Nocivité des punitions corporelles…
par Camélicot · Publié · Mis à jour
Les punitions corporelles sont nocives parce que :
- Elles donnent le mauvais exemple de la violence en disant que lorsqu’on est fâché, on doit frapper
- Elles brisent les autres modes relationnels qui fonctionnent sur la reconnaissance, l’estime de soi, le plaisir de faire plaisir, le plaisir de comprendre, celui de pouvoir évoluer et grandir
- Elles interdisent à l’enfant d’avouer des désirs irrationnels, que le châtiment ne change pas mais ensevelit et qui resurgiront plus tard
- Elles engendrent l’accumulation de colères et de frustrations qui risquent d’exploser ensuite dans des actes de délinquance
- Sur le plan physiologique, elles cassent les mécanismes automatiques naturels d’adaptation aux situations dangereuses que sont la fuite ou la protection de soi. Dans ce cas, l’enfant conditionné bloquera ses mécanismes de défense, se retrouvant en état d’inhibition, incapable de se protéger efficacement. La décharge de catécholamines déclenchée par l’inhibition est préjudiciable à certains organes et favorise la survenue de maladies psychosomatiques.
- Lorsqu’elles sanctionnent une erreur, les punitions corporelles entraînent la peur chez l’enfant d’être frappé et par voie de conséquence, d’entreprendre une action difficile dans laquelle il risque d’échouer ou de se tromper.
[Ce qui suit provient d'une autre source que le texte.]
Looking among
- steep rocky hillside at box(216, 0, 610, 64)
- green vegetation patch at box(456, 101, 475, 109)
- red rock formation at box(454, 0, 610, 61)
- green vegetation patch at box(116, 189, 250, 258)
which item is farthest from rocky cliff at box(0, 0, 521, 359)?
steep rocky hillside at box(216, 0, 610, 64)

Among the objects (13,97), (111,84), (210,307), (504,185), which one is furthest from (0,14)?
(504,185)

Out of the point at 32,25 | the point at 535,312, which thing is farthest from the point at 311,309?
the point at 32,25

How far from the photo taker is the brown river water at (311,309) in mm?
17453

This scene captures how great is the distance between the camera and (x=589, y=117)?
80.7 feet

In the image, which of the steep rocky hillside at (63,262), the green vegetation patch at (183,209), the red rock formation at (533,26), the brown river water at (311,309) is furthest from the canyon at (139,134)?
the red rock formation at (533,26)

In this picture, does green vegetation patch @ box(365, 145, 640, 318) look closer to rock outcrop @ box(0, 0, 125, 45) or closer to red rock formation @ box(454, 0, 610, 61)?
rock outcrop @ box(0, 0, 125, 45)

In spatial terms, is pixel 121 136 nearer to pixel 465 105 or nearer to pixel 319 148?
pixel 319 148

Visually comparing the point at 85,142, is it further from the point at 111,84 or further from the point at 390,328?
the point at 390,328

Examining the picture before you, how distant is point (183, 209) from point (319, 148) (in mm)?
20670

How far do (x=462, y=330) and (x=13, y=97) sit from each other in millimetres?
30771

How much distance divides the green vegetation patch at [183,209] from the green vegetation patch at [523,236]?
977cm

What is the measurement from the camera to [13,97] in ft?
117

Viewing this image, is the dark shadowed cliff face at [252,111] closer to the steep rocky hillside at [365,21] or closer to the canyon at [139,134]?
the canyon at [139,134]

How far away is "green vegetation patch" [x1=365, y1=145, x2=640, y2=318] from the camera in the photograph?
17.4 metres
Ces apprentissages seront forcément plus limités.
- Elles n’enseignent à l’enfant qu’une seule chose : celui qui inflige la punition n’est pas content. Mais la vraie raison du mécontentement est souvent difficile à discerner par le punisseur lui-même, et l’enfant n’apprend pas qu’il doit réparer son erreur et comment le faire.
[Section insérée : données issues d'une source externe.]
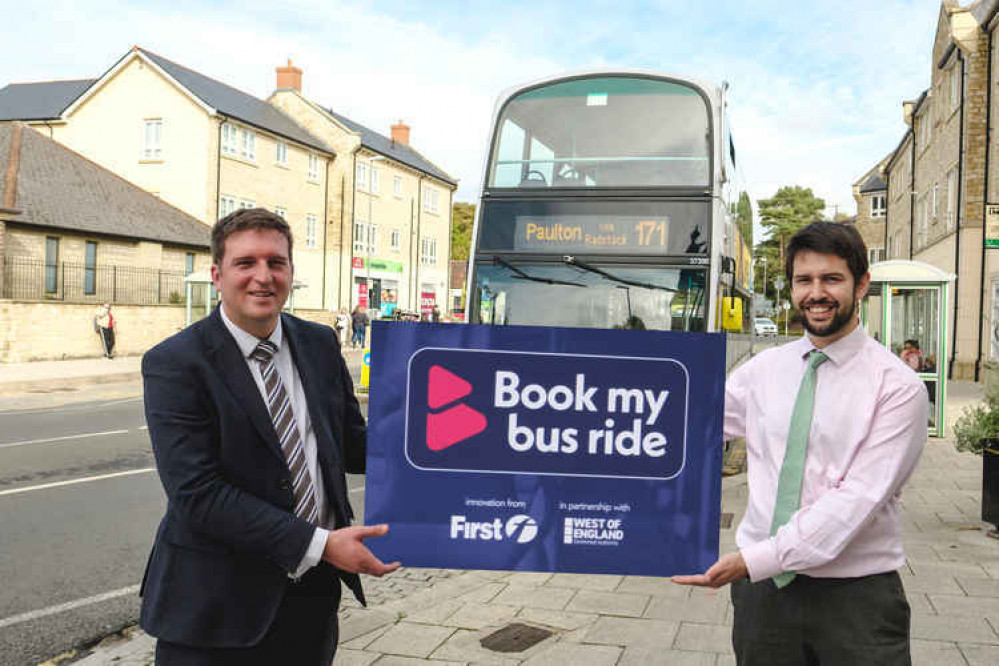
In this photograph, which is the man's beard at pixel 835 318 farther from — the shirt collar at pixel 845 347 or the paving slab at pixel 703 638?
the paving slab at pixel 703 638

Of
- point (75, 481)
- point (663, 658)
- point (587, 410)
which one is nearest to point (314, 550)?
point (587, 410)

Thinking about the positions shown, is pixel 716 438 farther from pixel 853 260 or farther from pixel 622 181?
pixel 622 181

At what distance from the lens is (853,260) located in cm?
239

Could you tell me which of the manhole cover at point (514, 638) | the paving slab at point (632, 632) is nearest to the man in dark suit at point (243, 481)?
the manhole cover at point (514, 638)

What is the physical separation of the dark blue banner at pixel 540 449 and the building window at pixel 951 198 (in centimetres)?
2731

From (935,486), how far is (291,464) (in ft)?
28.8

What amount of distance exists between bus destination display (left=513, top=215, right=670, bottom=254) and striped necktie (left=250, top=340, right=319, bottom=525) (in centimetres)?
686

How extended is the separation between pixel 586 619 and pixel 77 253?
28.0 m

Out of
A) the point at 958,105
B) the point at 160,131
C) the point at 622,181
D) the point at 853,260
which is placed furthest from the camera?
the point at 160,131

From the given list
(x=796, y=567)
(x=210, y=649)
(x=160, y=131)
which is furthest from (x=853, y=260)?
(x=160, y=131)

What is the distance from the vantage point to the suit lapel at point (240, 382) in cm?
230

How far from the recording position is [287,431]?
2.39 meters

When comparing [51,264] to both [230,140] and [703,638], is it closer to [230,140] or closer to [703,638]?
[230,140]

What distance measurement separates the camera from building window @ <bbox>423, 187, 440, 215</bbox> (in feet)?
186
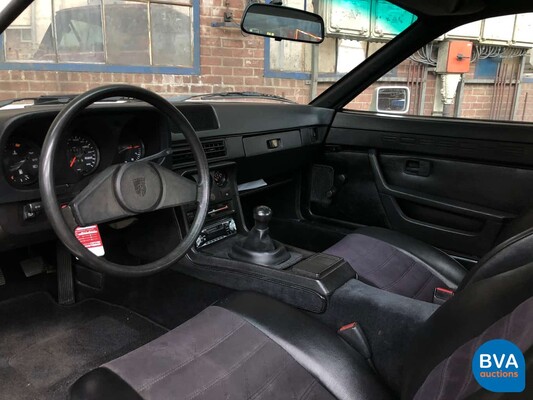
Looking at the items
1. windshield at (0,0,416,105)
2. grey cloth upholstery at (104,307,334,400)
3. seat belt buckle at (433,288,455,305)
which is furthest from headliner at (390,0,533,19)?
windshield at (0,0,416,105)

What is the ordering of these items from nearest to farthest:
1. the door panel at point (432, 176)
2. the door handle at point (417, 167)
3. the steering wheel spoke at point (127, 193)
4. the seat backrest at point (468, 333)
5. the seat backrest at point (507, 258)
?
the seat backrest at point (468, 333) → the seat backrest at point (507, 258) → the steering wheel spoke at point (127, 193) → the door panel at point (432, 176) → the door handle at point (417, 167)

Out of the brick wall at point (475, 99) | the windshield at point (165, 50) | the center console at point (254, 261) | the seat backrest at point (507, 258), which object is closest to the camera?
the seat backrest at point (507, 258)

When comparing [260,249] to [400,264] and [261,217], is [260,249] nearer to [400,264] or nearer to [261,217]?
[261,217]

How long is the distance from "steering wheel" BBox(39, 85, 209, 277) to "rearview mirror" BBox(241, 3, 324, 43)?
2.66 ft

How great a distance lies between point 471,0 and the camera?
1.65 meters

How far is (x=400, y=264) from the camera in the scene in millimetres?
1695

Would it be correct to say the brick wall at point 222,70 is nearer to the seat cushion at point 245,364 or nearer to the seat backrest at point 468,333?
the seat cushion at point 245,364

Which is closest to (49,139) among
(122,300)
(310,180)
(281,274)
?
(281,274)

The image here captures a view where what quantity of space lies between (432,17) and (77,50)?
2969mm

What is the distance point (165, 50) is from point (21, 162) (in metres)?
3.05

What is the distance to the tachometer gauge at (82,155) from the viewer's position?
4.63 ft

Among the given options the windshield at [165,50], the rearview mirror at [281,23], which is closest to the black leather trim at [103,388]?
the rearview mirror at [281,23]

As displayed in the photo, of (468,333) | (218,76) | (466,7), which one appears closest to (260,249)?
(468,333)

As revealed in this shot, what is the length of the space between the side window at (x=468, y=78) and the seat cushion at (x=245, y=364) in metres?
1.44
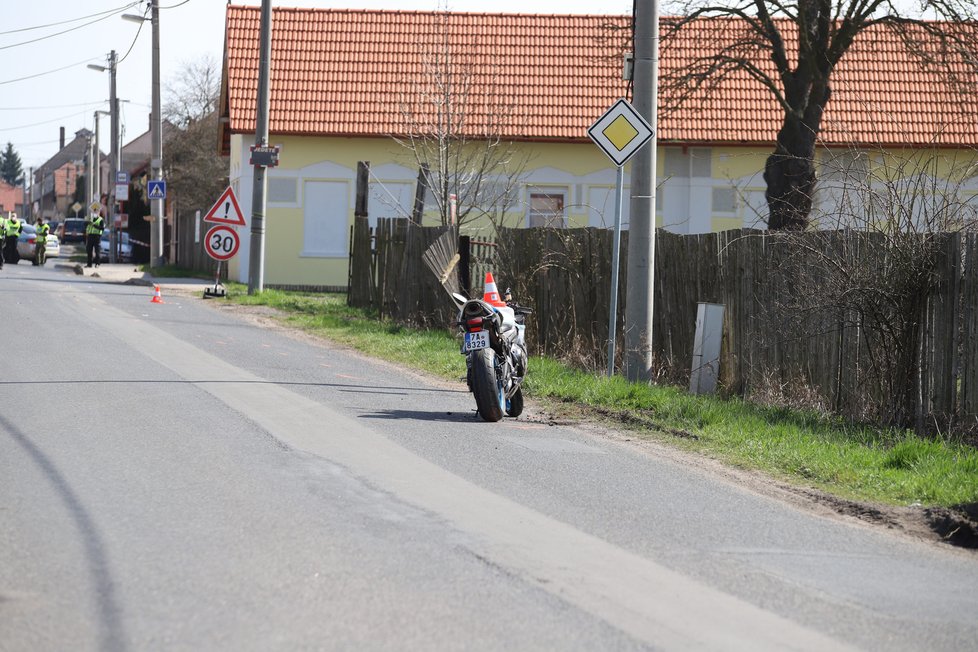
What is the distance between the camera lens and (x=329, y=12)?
116 feet

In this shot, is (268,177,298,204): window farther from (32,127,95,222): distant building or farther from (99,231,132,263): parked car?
(32,127,95,222): distant building

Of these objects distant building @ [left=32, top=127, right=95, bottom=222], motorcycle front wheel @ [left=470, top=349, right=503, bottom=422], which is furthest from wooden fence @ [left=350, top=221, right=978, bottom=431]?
distant building @ [left=32, top=127, right=95, bottom=222]

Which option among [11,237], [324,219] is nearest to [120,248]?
[11,237]

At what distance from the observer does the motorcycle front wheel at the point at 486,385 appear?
10.7 metres

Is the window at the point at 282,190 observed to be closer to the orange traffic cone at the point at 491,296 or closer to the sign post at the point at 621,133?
the sign post at the point at 621,133

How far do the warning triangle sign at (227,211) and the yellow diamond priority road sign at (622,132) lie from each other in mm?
12698

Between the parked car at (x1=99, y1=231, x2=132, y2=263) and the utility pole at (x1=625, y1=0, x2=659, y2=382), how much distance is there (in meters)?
41.5

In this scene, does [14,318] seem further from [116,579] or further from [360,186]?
[116,579]

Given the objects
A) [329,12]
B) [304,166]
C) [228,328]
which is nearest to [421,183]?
[228,328]

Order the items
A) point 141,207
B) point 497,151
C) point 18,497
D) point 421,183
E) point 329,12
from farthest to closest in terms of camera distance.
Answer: point 141,207 → point 329,12 → point 497,151 → point 421,183 → point 18,497

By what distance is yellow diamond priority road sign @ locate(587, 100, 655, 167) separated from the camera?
510 inches

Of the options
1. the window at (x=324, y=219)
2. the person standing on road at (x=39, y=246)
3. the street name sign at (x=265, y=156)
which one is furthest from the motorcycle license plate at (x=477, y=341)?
the person standing on road at (x=39, y=246)

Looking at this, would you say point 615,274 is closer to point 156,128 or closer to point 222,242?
point 222,242

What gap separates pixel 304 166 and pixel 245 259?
2.83 meters
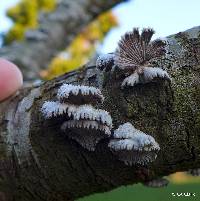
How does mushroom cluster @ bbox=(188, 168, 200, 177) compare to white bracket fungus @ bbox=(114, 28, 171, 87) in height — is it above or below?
below

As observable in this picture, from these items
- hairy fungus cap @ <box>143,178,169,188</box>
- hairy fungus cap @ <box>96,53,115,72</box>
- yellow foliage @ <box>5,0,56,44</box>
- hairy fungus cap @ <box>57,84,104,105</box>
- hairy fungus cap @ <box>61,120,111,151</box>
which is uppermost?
yellow foliage @ <box>5,0,56,44</box>

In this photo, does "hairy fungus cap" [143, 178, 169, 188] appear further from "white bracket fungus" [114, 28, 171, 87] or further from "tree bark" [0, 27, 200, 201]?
"white bracket fungus" [114, 28, 171, 87]

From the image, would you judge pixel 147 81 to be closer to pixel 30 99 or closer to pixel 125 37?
pixel 125 37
Certes, on enregistre une évolution notable des mœurs tant familiales que scolaires ou judiciaires vers un adoucissement progressif. Mais certaines cultures manifestent encore un attachement bien plus fort que d’autres à des normes éducatives violentes. Ce sont les mêmes qui prônent l’asservissement de certains par d’autres, au sein de régimes totalitaires ou dictatoriaux qui maintiennent souvent un pouvoir discrétionnaire sur les femmes, les enfants et les employés.